## START
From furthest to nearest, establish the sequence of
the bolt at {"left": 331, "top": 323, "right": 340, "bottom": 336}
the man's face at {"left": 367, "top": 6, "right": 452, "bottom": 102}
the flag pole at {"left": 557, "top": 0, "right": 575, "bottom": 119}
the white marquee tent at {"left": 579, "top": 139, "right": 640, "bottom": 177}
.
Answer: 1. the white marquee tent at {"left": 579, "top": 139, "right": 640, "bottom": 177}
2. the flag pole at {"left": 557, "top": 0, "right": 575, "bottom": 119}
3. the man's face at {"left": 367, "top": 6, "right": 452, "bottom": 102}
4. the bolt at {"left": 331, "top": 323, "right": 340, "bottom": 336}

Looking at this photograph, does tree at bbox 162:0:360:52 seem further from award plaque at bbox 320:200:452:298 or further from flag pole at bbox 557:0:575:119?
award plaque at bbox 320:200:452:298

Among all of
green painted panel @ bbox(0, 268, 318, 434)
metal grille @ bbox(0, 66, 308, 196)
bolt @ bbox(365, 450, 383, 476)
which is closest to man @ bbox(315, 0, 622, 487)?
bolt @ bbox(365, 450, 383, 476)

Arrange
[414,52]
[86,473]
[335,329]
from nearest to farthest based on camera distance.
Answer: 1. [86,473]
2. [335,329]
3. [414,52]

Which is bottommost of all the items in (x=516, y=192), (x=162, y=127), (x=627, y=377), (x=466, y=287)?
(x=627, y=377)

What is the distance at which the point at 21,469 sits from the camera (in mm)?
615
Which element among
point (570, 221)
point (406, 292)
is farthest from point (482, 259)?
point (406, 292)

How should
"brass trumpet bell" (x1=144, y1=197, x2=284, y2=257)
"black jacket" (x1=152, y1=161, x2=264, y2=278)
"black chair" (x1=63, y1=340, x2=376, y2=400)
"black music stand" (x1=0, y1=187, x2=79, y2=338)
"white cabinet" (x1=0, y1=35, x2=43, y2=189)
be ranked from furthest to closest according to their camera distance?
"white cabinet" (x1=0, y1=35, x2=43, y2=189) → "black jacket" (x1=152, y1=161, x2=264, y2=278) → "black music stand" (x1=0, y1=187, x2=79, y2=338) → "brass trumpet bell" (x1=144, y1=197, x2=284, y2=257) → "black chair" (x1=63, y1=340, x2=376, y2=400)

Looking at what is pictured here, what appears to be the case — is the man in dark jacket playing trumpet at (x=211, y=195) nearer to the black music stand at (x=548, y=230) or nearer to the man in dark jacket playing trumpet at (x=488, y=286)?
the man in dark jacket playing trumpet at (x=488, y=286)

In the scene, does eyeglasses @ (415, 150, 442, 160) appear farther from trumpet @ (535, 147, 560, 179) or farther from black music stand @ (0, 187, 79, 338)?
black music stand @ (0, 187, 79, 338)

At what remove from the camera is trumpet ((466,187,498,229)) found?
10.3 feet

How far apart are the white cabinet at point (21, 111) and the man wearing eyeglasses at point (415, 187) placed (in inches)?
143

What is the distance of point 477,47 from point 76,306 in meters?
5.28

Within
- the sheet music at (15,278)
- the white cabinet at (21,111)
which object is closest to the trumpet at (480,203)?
## END
● **WRITTEN INSTRUCTION**:
Print the items above again without any changes. Start at the line containing "In the scene, does" and continue through the final line of the items.

● **SOLUTION TO THIS EXERCISE**:
In the scene, does eyeglasses @ (415, 150, 442, 160) appear farther from trumpet @ (535, 147, 560, 179) or farther from black music stand @ (0, 187, 79, 338)?
black music stand @ (0, 187, 79, 338)

At what remove from the camera is trumpet ((466,187,498,229)) found?
10.3 feet

How far apart are the white cabinet at point (21, 111) and the man wearing eyeglasses at point (415, 187) placed (in inches)?
143

What is the distance of point 477,47 from point 76,306 in meters?
5.28

Within
- the sheet music at (15,278)
- the white cabinet at (21,111)
which object is closest to the trumpet at (480,203)?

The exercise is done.